(Supplied material)
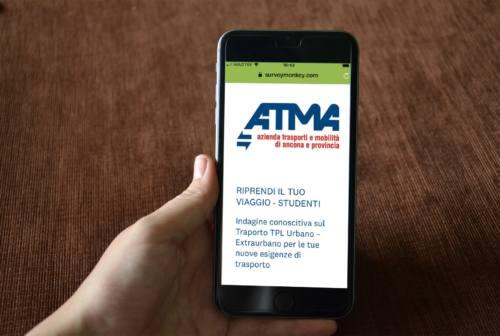 Trasporto pubblico, l'Atma lancia due questionari per passeggeri e studenti dell'Anconetano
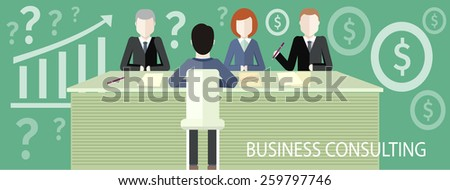 Business partners sitting at table and discussing documents and ideas at meeting. Business consulting concept flat design. For web banners, marketing and promotional materials, presentation templates - stock vector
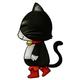 創作者 Bootscat 的頭像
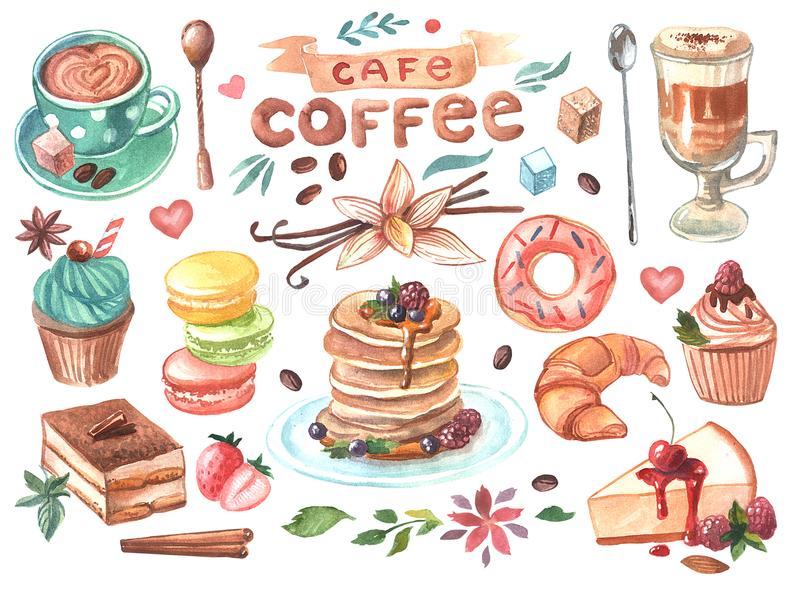 Hand drawn watercolor illustration coffee and sweets royalty free illustration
(End Supplied material)
*Exercise description*. Your output must reproduce the material above in full, with no pictures.

*Exercise output*.
 Trasporto pubblico, l'Atma lancia due questionari per passeggeri e studenti dell'Anconetano
 Business partners sitting at table and discussing documents and ideas at meeting. Business consulting concept flat design. For web banners, marketing and promotional materials, presentation templates - stock vector
 創作者 Bootscat 的頭像
 Hand drawn watercolor illustration coffee and sweets royalty free illustration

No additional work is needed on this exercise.